The current implementation of CHITS relies heavily on the use of observation to store all patient data while mapping it to the concept dictionary. Checking on the database design of the observation table, searching a data within will give us a performance of O(n) (a table scan has to inspect every record which means it will scale with the size of the table).

So for 1,000 visits in a month with an average of 17 fields per form, a specific health center will generate 119K+ rows. Multiply this by the number of health center one city services, (72 health centers) it will generate around 8.5M rows per month.

Proposed Solution
Since the current design grows the database vertically exponentially. We want to minimize growth by growing it horizontally by applying idea and concepts (not the actual technology) used in NoSQL and NewSQL.

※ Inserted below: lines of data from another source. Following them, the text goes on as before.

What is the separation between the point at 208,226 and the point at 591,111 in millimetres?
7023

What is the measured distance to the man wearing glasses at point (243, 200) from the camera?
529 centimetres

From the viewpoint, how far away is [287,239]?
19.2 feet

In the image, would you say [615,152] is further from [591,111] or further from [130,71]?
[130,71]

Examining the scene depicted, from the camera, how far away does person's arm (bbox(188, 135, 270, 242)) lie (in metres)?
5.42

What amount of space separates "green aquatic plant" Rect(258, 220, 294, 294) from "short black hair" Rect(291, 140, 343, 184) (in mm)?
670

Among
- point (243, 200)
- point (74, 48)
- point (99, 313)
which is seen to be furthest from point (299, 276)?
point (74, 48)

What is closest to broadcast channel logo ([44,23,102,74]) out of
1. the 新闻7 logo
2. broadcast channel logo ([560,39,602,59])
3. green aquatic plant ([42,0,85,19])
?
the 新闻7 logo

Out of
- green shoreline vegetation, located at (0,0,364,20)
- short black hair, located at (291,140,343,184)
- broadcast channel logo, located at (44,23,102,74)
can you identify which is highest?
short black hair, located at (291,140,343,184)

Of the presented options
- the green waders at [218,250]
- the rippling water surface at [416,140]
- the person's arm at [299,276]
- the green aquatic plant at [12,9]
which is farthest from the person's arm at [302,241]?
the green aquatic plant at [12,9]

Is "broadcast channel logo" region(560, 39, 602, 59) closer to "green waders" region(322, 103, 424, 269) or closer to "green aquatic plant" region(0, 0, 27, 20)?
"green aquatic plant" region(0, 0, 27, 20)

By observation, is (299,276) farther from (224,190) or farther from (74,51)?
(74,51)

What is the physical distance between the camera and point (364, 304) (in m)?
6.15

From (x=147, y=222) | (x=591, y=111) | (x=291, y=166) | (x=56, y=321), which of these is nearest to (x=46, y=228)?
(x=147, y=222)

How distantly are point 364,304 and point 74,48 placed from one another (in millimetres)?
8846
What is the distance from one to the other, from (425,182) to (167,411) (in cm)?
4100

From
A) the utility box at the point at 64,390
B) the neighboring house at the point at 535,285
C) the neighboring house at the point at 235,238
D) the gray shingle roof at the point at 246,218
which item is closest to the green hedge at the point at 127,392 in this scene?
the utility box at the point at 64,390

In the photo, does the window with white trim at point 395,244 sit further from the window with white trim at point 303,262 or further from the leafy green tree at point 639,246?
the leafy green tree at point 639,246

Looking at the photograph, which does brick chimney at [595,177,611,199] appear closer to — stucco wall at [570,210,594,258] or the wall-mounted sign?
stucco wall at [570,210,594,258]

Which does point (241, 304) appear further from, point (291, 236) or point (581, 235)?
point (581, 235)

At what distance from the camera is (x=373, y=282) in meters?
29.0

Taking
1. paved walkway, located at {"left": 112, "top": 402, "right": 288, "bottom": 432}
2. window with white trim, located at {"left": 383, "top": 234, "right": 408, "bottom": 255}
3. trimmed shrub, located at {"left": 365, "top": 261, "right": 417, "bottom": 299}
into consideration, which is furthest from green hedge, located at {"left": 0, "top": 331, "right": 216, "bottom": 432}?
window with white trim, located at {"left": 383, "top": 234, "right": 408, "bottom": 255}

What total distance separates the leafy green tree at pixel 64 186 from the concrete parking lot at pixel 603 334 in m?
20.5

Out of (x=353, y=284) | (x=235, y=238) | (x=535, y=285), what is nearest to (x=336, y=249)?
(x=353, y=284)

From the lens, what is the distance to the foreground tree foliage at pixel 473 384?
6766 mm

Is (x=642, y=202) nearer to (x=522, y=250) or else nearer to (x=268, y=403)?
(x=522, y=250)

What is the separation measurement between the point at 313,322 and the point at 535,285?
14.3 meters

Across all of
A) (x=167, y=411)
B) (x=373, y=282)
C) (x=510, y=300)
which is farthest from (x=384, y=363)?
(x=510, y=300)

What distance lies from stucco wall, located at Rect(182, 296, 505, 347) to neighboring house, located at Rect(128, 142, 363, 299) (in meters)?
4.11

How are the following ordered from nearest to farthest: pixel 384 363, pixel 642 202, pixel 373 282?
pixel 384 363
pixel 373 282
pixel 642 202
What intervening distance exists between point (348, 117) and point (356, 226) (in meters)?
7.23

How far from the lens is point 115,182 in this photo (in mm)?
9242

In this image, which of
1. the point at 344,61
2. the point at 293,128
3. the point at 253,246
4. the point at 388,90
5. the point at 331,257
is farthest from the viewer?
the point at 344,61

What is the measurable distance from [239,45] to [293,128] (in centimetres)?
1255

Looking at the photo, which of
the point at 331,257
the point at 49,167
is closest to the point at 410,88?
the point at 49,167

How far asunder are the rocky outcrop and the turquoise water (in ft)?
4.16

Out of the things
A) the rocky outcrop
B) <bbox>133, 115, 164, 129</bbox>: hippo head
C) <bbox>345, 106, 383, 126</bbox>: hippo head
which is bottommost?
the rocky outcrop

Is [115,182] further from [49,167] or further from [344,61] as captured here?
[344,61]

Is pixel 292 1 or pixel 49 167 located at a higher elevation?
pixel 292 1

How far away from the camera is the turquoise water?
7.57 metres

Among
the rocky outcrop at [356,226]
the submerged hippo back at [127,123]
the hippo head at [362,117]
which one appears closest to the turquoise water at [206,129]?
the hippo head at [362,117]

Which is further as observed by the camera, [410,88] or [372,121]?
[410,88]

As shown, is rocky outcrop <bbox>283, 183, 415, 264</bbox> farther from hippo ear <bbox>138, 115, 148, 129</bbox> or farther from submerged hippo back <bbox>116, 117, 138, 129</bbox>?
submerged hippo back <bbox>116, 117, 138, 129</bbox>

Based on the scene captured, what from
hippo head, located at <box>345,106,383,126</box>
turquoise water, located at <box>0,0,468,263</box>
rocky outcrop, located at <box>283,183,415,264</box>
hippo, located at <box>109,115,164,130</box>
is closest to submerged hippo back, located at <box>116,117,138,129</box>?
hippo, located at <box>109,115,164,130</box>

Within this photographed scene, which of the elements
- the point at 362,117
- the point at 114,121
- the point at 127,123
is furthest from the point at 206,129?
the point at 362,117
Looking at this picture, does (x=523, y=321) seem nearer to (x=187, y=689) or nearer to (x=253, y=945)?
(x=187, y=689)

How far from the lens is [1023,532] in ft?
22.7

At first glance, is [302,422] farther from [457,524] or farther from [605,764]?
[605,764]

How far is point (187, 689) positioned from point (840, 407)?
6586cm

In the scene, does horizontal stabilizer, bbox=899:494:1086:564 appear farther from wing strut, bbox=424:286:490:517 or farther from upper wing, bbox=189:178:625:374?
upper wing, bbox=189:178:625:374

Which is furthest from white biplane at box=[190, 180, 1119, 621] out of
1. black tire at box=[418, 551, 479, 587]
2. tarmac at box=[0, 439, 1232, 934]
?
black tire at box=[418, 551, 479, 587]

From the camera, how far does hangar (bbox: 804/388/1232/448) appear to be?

Applying the horizontal approach means it would spread the form fields into their own separate tables. Again the goal of the horizontal approach is to minimize the growth of the database vertically.

To compare the vertical growth in six months time, we simulate again based on the same example data (see the link below for the full report) comparing the OpenMRS obs and the proposed solution. As observed, we were able to limit the exponential growth of the database by removing the number of fields in the computation as we already spread it horizontally.

The bulk of the work now is more on the querying of data using SQL statements as it will be more complex as you will need to access more tables instead of just one single table.

OpenMRS obs table relies on the concept dictionary to define the unique concepts for both questions and answers. In CHITS, it is used to formalize all the concepts so that it can easily apply interoperability functionalities.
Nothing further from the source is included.